Selected passage:
§ §
Tuesday, September 06, 2016

Central sleep apnea

I have written here several times about the fact that I suffer from sleep apnea and use a CPAP machine to alleviate this. But I have ignored the fact that there are two different types of sleep apnea: obstructive (OSA) and central (CSA). The former is more common; in this form, soft tissues in the back of the throat and elsewhere collapse during the night and block the airway, thus causing an apnea; the pressurised air coming from the machine prevents this collapse. In the latter case, the brain does not send sufficient signals to the body to breathe.

I assumed that I suffer from OSA despite the fact that the data from the CPAP machine clearly shows the opposite. Maybe I convinced myself that I had misread the data stored on the memory chip. Since April, I have suffered about 20 apnea/hour; this suddenly jumped to 35 apnea/hour a few weeks ago! Coincidentally (or not), this jump occurred on the same day that I started taking a certain medicine for pains in my left knee/leg. I needed to take this medicine only for a week, after which the rate dropped down to about 20 apnea/hour. Increasing the pressure in the machine to 8 cmH2O did not have any effect.

In a visit to my family doctor, following up the 'knee' medicine, I said that the pains had almost completely cleared up; I also mentioned the huge increase in apneic events. She immediately ordered a pulmonary exam, assuming that I am suffering from OSA. We agreed that the machine should be checked.
§ §
Available data:
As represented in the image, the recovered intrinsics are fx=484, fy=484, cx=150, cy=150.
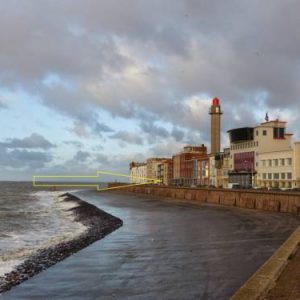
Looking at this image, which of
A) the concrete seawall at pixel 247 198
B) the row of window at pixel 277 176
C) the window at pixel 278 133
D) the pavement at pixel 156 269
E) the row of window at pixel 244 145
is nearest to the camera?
the pavement at pixel 156 269

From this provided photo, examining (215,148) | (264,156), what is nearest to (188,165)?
(215,148)

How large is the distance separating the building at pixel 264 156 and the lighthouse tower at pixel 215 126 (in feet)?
78.0

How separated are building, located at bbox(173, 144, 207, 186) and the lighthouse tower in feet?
30.4

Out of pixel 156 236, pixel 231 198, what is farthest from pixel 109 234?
pixel 231 198

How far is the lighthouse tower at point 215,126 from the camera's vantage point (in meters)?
164

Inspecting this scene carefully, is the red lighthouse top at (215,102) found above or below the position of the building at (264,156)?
above

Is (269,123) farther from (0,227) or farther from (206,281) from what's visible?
(206,281)

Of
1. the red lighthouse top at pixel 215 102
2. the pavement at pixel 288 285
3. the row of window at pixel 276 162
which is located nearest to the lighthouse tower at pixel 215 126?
the red lighthouse top at pixel 215 102

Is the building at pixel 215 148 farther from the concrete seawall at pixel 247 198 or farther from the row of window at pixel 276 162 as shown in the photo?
the concrete seawall at pixel 247 198

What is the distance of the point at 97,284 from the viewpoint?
16078mm

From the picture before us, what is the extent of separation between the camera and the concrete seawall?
57.3 metres

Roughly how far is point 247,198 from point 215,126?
9882cm

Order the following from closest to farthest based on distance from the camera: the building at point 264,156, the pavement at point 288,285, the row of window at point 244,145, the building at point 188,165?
the pavement at point 288,285, the building at point 264,156, the row of window at point 244,145, the building at point 188,165

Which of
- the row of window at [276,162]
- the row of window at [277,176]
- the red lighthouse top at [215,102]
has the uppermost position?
the red lighthouse top at [215,102]
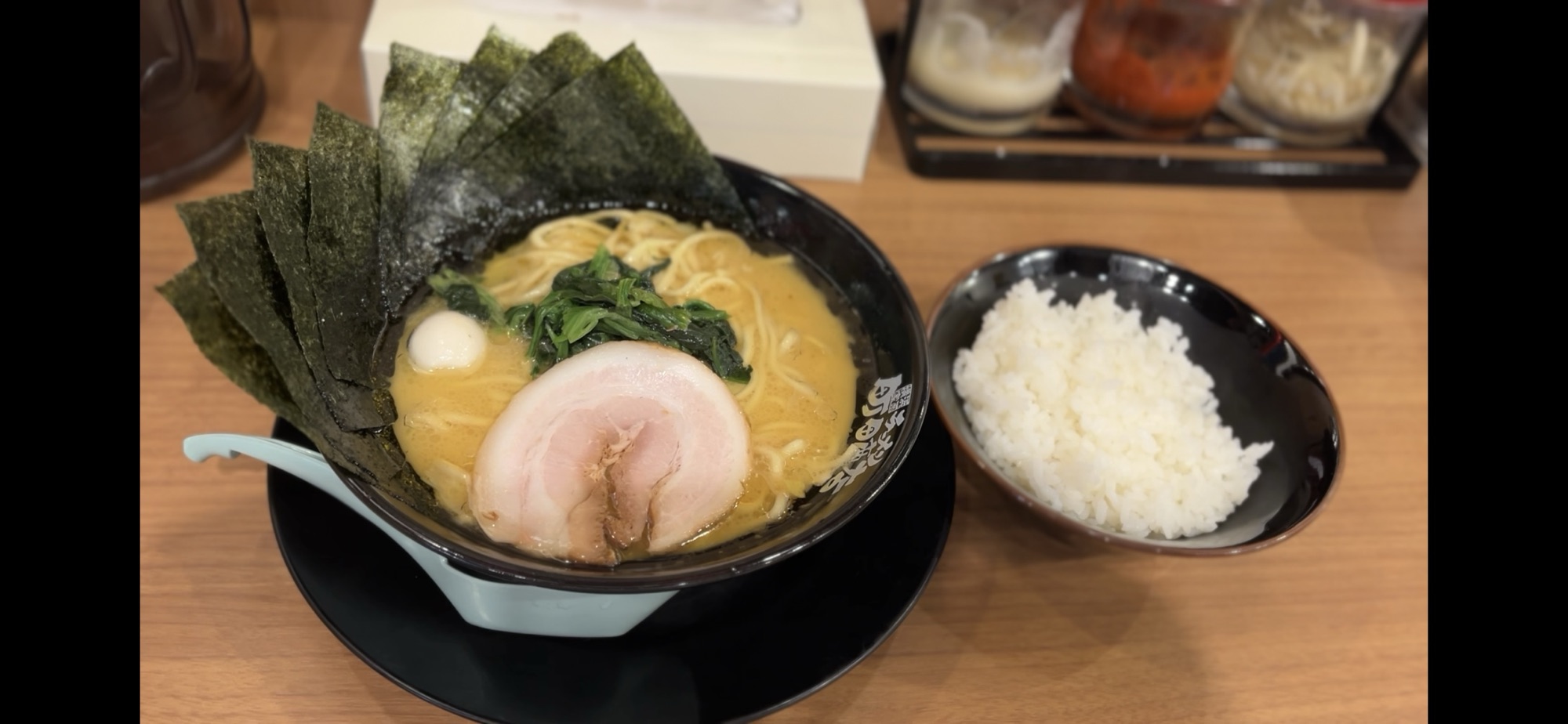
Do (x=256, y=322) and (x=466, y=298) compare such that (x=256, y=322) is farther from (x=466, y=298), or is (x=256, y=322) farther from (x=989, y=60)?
(x=989, y=60)

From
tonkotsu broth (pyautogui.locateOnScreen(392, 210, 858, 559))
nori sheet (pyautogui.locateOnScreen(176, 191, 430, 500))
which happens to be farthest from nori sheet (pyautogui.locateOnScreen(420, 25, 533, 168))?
nori sheet (pyautogui.locateOnScreen(176, 191, 430, 500))

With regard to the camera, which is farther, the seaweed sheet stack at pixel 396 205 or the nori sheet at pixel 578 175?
the nori sheet at pixel 578 175

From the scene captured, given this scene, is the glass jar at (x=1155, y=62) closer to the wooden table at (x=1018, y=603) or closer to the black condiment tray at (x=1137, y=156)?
the black condiment tray at (x=1137, y=156)

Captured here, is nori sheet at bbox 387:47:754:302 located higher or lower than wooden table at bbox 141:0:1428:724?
higher

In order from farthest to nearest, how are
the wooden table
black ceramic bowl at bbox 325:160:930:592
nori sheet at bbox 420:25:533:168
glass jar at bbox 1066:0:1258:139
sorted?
glass jar at bbox 1066:0:1258:139, nori sheet at bbox 420:25:533:168, the wooden table, black ceramic bowl at bbox 325:160:930:592

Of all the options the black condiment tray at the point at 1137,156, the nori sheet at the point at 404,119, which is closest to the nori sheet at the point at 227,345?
the nori sheet at the point at 404,119

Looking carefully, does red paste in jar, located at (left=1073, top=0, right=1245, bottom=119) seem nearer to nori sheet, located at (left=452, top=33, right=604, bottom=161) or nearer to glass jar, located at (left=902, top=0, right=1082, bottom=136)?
glass jar, located at (left=902, top=0, right=1082, bottom=136)

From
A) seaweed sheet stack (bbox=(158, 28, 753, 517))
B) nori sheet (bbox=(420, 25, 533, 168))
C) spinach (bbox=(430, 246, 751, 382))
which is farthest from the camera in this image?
nori sheet (bbox=(420, 25, 533, 168))

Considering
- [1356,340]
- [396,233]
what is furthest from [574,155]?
[1356,340]

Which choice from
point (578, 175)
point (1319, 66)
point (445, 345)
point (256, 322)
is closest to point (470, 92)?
point (578, 175)
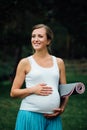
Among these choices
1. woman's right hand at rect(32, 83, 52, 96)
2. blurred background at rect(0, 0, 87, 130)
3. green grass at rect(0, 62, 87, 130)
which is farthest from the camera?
blurred background at rect(0, 0, 87, 130)

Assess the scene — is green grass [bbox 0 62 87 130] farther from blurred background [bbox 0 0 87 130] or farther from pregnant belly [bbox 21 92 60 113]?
pregnant belly [bbox 21 92 60 113]

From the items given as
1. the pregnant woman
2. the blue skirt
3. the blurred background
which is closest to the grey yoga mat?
the pregnant woman

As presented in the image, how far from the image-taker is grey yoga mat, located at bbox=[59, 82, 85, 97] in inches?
157

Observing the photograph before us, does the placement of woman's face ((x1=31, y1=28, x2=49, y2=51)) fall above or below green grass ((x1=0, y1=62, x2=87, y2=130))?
above

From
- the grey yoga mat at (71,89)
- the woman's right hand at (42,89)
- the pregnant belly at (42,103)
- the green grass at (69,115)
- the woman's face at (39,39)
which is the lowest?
the green grass at (69,115)

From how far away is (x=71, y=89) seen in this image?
4020mm

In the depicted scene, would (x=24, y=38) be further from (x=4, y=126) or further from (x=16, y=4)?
(x=4, y=126)

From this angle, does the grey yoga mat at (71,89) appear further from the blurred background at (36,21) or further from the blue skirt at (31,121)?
the blurred background at (36,21)

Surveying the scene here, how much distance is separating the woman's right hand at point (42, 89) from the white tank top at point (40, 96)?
0.03 meters

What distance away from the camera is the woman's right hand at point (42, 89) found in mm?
3896

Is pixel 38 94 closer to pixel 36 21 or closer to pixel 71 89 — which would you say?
pixel 71 89

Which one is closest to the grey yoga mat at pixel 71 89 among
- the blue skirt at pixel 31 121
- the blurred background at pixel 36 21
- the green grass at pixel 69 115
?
the blue skirt at pixel 31 121

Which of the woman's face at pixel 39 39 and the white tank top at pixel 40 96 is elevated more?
the woman's face at pixel 39 39

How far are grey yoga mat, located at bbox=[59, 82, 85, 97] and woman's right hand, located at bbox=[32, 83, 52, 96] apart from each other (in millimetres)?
181
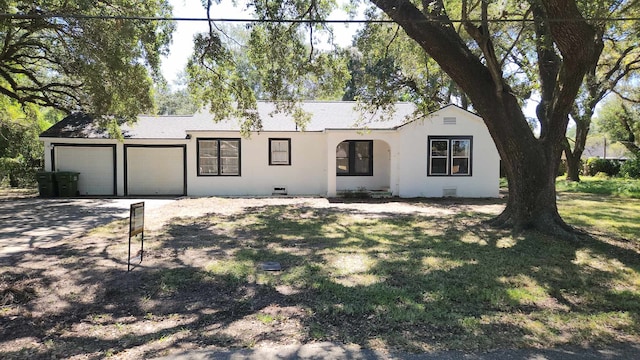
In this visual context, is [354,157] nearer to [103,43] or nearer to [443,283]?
[103,43]

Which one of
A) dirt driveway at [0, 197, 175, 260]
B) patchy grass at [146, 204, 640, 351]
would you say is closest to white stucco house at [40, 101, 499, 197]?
dirt driveway at [0, 197, 175, 260]

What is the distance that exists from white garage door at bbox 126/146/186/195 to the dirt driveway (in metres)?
2.50

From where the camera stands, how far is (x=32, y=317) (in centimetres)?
477

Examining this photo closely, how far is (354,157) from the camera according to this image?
19.4m

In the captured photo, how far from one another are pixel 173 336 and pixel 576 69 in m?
8.58

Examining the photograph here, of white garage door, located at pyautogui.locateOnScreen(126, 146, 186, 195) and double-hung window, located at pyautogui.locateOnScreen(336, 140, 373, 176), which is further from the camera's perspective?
white garage door, located at pyautogui.locateOnScreen(126, 146, 186, 195)

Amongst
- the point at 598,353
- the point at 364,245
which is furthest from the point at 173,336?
the point at 364,245

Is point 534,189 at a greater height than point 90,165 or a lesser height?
lesser

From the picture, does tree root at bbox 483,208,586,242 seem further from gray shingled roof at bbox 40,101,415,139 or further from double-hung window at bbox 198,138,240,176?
double-hung window at bbox 198,138,240,176

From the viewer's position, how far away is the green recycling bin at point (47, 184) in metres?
18.1

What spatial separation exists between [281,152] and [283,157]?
0.23m

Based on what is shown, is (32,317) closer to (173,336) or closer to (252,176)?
(173,336)

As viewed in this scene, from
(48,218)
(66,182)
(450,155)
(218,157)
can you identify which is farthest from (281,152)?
(48,218)

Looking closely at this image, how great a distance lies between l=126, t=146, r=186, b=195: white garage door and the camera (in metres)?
19.6
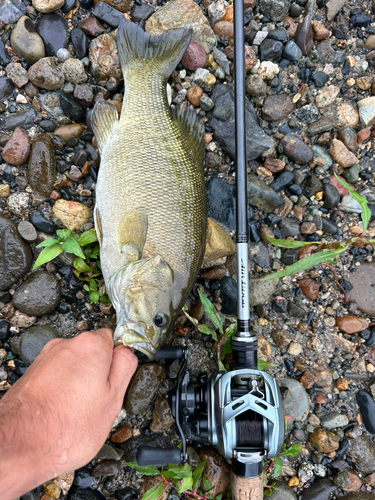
§ §
Work to complete:
Answer these questions using the post on central sleep apnea.
(a) Which of the two types of sleep apnea does the post call more common?
(b) To what rate did the apneic events jump a few weeks ago?
(c) What exam did the family doctor order?

Response below:
(a) Obstructive sleep apnea (OSA).
(b) About 35 apnea/hour.
(c) A pulmonary exam.